When reading data in python with some preprocessing, threading works very bad due to GIL, so Multiprocessing is the natual choice. However, if the data is large enough and we need IPC over Queue for the main process having GPU, this IPC becomes overhead, it takes about 300[ms] based on this prelimilary experiment. To circumvent this, we can use SharedMemory.
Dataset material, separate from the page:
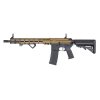 SA M4 Carbine M-LOK (SA-P22 Prime(TM) Aster II ETU) s bezuhlíkovým motorem - Chaos Bronze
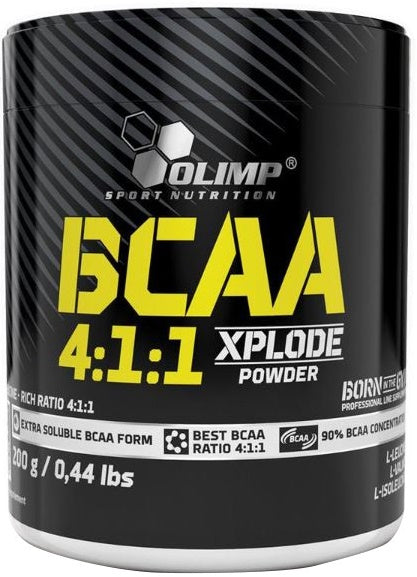 BCAA 4:1:1 Xplode, Fruit Punch - 200 grams - Olimp Nutrition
I did the following expeirments.
- Use multiprocessing.sharedctypes.Array as SharedMermoy -- I would like to use it as a data store, Shared Memory should have R/W lock.
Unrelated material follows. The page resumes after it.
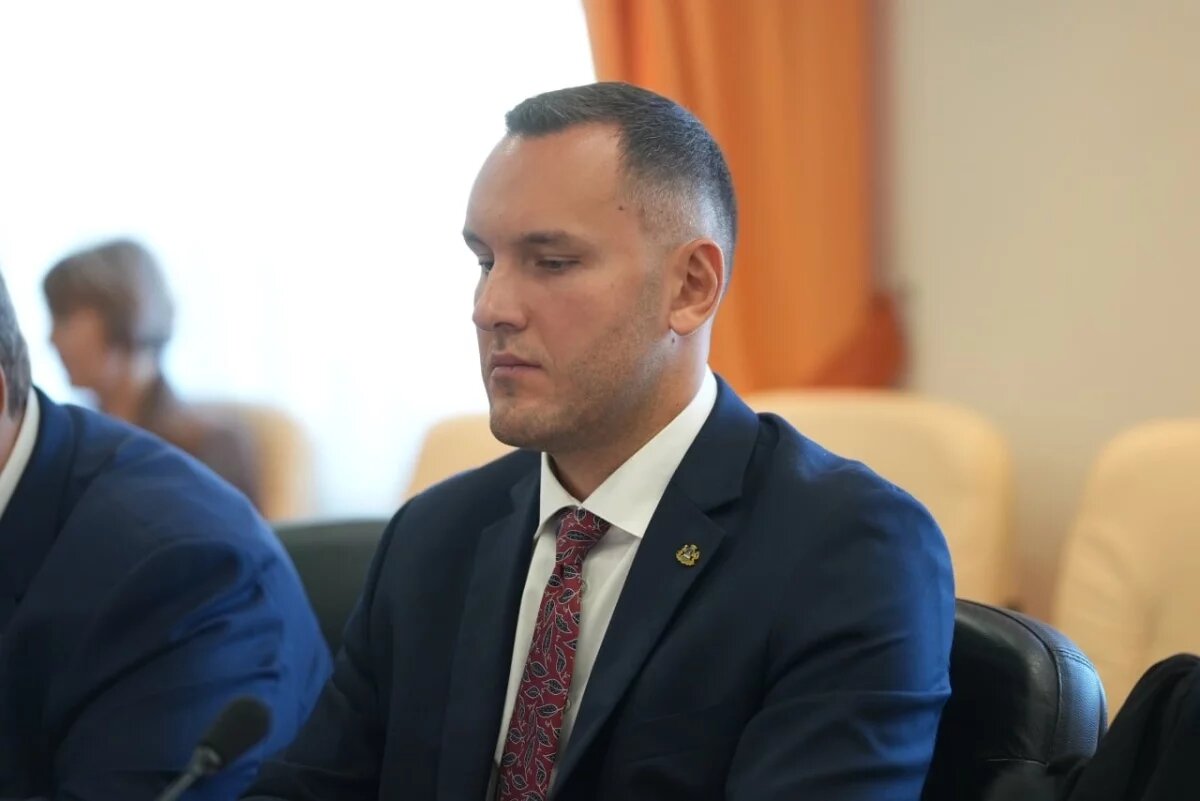    Новым заместителем главы Тюмени стал Артем Катренко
- Assume data is already read in the memory by a worker process.
- Shape are known.
- It will be fed into SharedMemroy and the main thread read from it.
- As comparison, use IPC with multiprocess.Queue.
$ python data_with_queue.py
Parent:0.445959091187[s]
$ python data_with_shmarray.py
/usr/local/lib/python2.7/dist-packages/numpy/ctypeslib.py:435: RuntimeWarning: Item size computed from the PEP 3118 buffer format string does not match the actual item size.
return array(obj, copy=False)
Parent:0.0340781211853[s]
/usr/local/lib/python2.7/dist-packages/numpy/ctypeslib.py:435: RuntimeWarning: Item size computed from the PEP 3118 buffer format string does not match the actual item size.
return array(obj, copy=False)
init-val:0.102639386732, changed-val:1000.0
SahredArray is 10-fold fast! If data shape is known in advance, it should be used; otherwise, secure the large memory in advance, then do some logic to use that memroy region efficiently.